The Kid Stays in the Picture at the Royal Court Theatre review *****

kid-stays-in-the-picture-royal-court-4291

The Kid Stays in the Picture

Royal Court Theatre, 30th March 2017

So another of life’s minor annoyances caused by devoting too much time to work and not enough time to expanding the cultural horizons. I confess I have not read Robert Evans’s eponymous autobiography on which this play is based and therefore knew nothing about him. This clearly now looks like a massive oversight and will be put right tout suite. It is a fascinating story and it is pretty much immediately clear from the off why the genius Simon McBurney and Complicite have worked so hard to bring this story to the stage (with help from some big names in cinema).

Now all you theatre lovers will know full well how much of an asset Mr McBurney OBE is to the human race. For us lesser mortals you have likely seen him in a few films (Allied, Mission Impossible, The Theory of Everything, The Last King of Scotland which I recently watched), and a bit on the telly (Vicar of Dibley and Rev for example). Now I assume these were to pay the bills and fund the adventures with Complicite which he co-founded. Most recently he created Beware of Pity in conjunction with Schaubuhne Berlin at the Barbican (no review from me as it went in the blink of an eye but an astonishing five star tour de force) and The Encounter which I also saw at the Barbican last year and which was again a staggeringly clever piece of theatre.

Now this piece uses all the tricks for which he is famous. Video on stage, recorded video, close ups of other media, music and sound collages, lighting effects including brilliant use of silhouetting, actors telling the story through microphones rather than drama per se, multiple parts. It is an astonishing technical feat to have pieced all this together – even a dummy like me can see that. Given however that this is in essence therefore just telling the first person story, in a very cinematic way, of what is on the page in the autobiography, I can see why some of the professional reviewers got a bit sniffy about whether this is proper theatre. Me I couldn’t give two hoots about the genre bending when the story is this captivating and when it is delivered at this pace. At the risk of sounding like a patronising old git (actually no risk at all for when the cap fits) I would highly recommend this to those who are not natural theatre goers but who do love their cinema.
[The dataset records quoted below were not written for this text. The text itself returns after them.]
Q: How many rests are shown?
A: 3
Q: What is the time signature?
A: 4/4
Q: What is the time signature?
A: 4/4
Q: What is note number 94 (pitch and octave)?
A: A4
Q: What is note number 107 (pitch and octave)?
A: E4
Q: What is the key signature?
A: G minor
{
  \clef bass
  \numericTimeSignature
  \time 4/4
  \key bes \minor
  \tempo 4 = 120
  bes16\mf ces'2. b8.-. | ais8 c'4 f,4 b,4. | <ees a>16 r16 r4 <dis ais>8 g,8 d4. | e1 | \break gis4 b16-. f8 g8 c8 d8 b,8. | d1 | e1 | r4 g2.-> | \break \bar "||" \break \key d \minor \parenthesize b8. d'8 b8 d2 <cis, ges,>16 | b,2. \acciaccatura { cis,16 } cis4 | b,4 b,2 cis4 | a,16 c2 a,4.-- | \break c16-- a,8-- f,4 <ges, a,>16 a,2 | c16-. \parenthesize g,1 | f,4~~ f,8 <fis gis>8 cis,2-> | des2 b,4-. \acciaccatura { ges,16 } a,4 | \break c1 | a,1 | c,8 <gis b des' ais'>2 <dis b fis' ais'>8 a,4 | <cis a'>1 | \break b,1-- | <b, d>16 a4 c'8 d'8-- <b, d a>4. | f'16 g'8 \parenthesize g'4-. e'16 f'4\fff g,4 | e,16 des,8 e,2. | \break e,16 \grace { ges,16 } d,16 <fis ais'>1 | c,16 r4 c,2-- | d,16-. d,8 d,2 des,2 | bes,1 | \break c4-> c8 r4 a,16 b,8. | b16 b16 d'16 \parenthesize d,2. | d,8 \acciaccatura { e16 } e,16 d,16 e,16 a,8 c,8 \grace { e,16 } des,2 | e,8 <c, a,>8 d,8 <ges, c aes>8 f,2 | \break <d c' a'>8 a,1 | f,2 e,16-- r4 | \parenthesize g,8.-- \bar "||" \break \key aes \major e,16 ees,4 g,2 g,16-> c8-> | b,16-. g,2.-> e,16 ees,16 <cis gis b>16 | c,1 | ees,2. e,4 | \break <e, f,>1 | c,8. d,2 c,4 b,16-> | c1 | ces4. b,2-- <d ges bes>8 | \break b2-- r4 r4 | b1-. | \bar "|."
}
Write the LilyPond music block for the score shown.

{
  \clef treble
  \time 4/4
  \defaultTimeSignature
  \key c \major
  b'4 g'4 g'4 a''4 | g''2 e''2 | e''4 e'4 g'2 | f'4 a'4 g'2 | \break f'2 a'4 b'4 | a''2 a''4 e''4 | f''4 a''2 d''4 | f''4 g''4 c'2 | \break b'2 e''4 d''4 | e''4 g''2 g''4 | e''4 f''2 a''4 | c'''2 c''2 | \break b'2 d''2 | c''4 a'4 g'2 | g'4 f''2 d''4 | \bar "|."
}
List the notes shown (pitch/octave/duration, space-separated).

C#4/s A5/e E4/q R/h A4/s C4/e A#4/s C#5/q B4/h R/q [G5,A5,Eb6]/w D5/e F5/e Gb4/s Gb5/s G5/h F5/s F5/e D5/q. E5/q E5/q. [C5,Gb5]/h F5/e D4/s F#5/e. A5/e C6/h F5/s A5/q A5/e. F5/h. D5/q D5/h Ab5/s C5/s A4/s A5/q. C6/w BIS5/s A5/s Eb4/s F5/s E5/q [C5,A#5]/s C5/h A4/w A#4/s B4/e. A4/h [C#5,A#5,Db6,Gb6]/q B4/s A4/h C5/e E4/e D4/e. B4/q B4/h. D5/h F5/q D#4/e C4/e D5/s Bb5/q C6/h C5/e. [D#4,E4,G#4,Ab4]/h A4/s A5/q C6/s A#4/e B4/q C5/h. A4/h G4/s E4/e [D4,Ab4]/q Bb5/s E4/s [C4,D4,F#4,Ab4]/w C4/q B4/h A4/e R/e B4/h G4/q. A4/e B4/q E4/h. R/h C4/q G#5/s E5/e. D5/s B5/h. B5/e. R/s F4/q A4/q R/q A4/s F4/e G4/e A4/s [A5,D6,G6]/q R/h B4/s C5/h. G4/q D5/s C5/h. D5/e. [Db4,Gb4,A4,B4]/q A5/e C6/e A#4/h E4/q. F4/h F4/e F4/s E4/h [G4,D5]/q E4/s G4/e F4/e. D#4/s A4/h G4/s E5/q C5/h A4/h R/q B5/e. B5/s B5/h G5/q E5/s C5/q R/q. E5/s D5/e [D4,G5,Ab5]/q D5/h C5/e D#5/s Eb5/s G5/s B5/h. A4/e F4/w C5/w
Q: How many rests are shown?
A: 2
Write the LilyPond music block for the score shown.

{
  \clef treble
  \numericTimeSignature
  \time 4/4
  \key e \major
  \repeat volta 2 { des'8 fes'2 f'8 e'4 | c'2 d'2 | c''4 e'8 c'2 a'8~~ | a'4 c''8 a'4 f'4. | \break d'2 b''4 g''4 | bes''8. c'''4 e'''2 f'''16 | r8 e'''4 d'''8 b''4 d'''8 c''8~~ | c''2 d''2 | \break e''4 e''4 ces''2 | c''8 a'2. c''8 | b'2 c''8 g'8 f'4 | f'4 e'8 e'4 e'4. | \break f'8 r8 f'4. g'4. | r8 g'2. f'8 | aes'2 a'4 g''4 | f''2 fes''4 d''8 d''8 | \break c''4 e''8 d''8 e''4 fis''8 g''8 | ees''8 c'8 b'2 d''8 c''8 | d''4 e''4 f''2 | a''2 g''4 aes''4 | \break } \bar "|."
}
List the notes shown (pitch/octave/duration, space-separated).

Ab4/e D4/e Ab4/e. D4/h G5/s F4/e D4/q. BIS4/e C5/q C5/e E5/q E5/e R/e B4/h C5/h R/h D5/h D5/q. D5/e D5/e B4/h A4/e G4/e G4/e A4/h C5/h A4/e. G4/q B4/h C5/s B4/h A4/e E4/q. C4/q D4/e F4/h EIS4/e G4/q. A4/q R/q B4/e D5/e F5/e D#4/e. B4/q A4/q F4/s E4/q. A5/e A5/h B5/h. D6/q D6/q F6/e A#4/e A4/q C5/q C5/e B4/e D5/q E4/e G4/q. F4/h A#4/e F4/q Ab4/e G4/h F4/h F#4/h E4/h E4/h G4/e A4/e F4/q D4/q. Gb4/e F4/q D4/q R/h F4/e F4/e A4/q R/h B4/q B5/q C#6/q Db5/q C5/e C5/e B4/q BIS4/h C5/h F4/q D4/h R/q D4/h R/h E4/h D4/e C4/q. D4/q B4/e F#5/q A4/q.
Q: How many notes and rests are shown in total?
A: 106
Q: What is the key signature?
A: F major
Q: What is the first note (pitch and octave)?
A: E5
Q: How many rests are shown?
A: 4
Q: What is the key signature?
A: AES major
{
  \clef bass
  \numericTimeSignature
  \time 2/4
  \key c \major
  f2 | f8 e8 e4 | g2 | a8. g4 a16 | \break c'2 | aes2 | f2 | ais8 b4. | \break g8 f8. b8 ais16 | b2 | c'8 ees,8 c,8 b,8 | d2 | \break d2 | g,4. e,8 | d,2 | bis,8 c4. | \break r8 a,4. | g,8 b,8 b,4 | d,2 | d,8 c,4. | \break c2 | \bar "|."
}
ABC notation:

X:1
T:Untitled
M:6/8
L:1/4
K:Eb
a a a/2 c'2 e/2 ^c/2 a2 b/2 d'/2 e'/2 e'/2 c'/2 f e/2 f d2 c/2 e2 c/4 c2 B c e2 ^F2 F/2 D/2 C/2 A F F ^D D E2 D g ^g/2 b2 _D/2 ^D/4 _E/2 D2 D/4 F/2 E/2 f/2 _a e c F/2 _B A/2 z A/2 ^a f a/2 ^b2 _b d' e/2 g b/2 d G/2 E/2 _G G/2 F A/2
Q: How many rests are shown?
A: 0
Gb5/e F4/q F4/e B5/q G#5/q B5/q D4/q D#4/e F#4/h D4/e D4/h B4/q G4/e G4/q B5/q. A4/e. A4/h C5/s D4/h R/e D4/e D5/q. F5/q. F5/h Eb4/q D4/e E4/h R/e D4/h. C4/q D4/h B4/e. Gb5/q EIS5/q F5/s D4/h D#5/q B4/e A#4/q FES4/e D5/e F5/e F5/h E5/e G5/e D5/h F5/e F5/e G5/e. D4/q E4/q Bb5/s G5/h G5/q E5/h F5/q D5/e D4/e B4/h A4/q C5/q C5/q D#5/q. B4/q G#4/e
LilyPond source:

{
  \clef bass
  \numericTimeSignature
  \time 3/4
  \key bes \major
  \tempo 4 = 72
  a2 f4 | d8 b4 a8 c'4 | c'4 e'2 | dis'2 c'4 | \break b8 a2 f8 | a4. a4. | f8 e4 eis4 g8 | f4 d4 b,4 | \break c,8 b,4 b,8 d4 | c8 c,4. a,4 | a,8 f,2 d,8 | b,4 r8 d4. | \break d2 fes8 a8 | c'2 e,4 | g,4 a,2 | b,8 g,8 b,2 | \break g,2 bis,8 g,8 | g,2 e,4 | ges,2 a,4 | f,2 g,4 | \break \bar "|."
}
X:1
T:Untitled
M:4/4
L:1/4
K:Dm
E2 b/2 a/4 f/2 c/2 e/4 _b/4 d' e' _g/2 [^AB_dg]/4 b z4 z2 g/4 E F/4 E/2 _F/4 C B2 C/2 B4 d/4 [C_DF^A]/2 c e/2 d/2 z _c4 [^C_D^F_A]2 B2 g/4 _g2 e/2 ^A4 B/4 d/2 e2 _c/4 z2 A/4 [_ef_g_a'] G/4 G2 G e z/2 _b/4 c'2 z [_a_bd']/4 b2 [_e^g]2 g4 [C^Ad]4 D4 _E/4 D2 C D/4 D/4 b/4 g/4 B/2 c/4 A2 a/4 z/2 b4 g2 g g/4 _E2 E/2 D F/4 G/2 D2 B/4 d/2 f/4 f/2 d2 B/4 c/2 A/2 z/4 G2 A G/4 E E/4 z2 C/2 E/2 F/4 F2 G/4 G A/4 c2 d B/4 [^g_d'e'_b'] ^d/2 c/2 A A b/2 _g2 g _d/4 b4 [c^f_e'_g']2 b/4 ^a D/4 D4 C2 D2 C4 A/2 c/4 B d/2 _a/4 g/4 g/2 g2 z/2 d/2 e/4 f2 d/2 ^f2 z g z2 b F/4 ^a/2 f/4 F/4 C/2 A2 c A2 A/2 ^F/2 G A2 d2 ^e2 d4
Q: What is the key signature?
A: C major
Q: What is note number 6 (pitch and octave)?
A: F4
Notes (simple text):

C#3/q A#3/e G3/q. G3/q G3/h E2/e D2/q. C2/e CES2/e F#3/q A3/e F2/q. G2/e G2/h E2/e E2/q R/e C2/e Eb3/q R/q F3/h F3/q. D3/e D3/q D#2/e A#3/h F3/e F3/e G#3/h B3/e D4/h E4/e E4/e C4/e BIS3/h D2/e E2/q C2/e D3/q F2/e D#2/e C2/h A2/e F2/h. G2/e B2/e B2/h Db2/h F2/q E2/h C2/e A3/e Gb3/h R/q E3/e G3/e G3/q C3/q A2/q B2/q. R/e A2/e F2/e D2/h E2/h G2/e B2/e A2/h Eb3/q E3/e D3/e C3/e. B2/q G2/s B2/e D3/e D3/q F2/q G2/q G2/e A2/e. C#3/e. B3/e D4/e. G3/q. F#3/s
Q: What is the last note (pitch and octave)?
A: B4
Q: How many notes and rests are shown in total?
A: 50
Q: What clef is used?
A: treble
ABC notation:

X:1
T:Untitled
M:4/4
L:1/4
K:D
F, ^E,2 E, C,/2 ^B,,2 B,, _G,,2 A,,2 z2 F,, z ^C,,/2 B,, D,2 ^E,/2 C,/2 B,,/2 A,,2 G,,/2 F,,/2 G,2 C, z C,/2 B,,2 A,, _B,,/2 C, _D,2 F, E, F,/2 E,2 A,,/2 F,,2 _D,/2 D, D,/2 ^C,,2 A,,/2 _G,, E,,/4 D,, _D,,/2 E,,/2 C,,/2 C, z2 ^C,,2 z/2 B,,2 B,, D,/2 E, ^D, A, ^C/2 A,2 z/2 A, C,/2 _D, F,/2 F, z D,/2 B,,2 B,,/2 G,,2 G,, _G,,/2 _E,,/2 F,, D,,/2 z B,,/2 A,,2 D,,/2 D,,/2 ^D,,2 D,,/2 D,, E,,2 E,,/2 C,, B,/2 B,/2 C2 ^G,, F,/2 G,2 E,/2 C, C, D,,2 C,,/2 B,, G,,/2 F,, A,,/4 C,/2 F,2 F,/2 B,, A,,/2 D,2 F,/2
This is not simply because of the content (Robert Evans was largely responsible for the rise of Paramount Studios in the 1960s and !970s and the driving force behind the likes of Rosemary’s Baby, Love Story, The Godfather and Chinatown) but also the style. There is a debt of gratitude to the likes of Citizen Kane and films from the early days of cinema, as well as to noir with the “voiceovers”, but Complicite also manage to capture this era of great “New Wave” cinema making when big characters made big films with big issues at their heart (not the silly CGI fantasies too often spat out by modern Hollywood). There is no real development of the characters so I think I now know what Robert Evans and other caught up in his story got up to (a rise and fall morality tale), though not really why, but frankly it didn’t matter to me. I just got mesmerised by the story.

So there you have it. Please go and take a look. It isn’t the typical Royal Court fare where the writer is everything (and that is why it is a precious institution) but it is still a rollickingly good evening and they even let you out for a comfort break halfway through.

P.S. This did bring to my mind two other recommendations. Firstly if you have never read Suspects by the film journalist David Thomson, please do. He takes renowned characters from cinema’s past and weaves imagined back-stories for them. Marvellous holiday reading. And secondly if you are a youngster and have never sat down and watched the Godfather trilogy please put this right. I accept that by Part 3 Al Pacino is having to make herculean efforts to prop up a creaky plot but Parts 1 and 2 are about as good as film gets. Ask your Dad if you don’t believe me. If he doesn’t agree get a new Dad.